The Fed’s move, if it goes through as planned, would provide lighter regulations for major banks like Capital One and U.S. Bank that are among the top 10 largest banks in the country, but don’t have the international reach nor same level of operational complexity as the top six largest banks in the U.S.

The changes represent an effort by Trump-appointed financial regulators to aim regulations more at the activities banks and other large financial institutions engage in, rather than at the business entities themselves. Most Democrats, as well as proponents of stricter financial regulations, remain skeptical of that effort. Much of the disagreement boils down to a difference of opinion over how much cash and other assets that can be easily liquidated banks should be required to hold in order to weather a crisis.

Better Markets, a nonprofit aimed at stronger financial rules, blasted the changes.

"Today’s actions by the Fed are as unjustified as they are unwise,” said Dennis Kelleher, president and CEO of the group, in a statement. “Deregulating some of the largest banks in the country will make the financial system less safe, less stable and less protected from another crash."

In addition to changing its own rules for banks, the Fed board voted to move ahead on joint proposals with the other federal banking regulators charged with ensuring the safety and soundness of the financial system.

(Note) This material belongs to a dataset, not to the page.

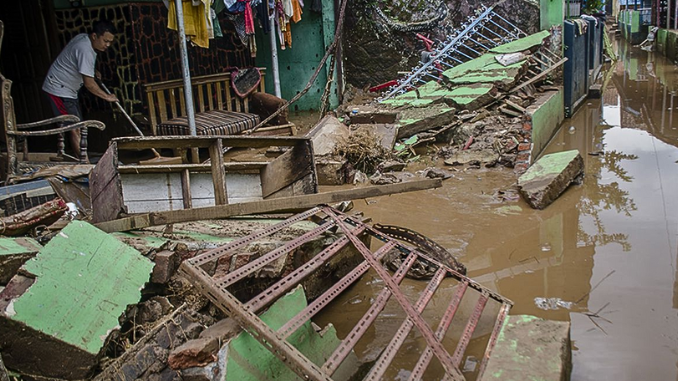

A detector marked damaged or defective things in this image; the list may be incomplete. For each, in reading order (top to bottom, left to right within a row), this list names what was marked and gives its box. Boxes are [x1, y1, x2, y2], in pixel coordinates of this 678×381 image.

rusty metal frame [178, 206, 512, 380]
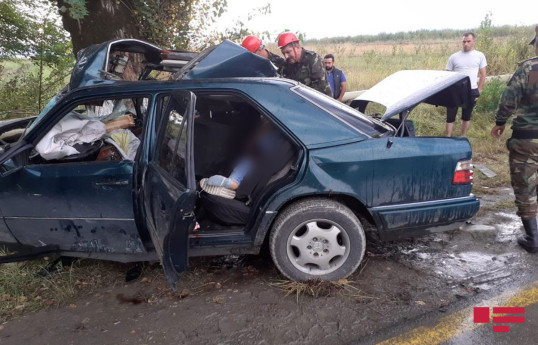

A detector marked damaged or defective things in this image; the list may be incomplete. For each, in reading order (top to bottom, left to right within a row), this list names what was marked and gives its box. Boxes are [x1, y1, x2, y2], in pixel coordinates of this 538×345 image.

wrecked car [0, 39, 478, 284]
crushed car roof [348, 69, 468, 120]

The new rules create four new tiers of regulation for major financial firms.

The first tier is banks with more $250 billion in assets, or those of $100 billion that have more complicated, potentially riskier business models than their peers. Those banks get more tailored, lighter regulations.

Wednesday’s proposal also includes changes meant to make business easier for most banks under $250 billion. Those companies will no longer have to meet certain requirements for liquidity and mandated financial ‘stress tests,’ which gauge how they would perform in a crisis. Companies can continue stress-testing themselves, but don’t have to publicly disclose the results.

The Fed said that regulations for banks with substantial international operations or economic impact of the size that their failure could threaten the global financial system will remain largely unchanged, but set a new asset threshold of $700 billion and above for its third most-stringent tier of regulations. That allows significant room to grow for banks above $250 billion in total assets, the largest of which is U.S. Bank, at $464 billion in total assets.

Foreign banks operating in the U.S. will not see any changes from Wednesday’s proposal, but the Fed promised a rulemaking aimed at them in the near future.

The Fed’s new draft rules are available for public comment; the Fed and other bank regulators will likely finalize them early next year, though it may make some changes based on feedback.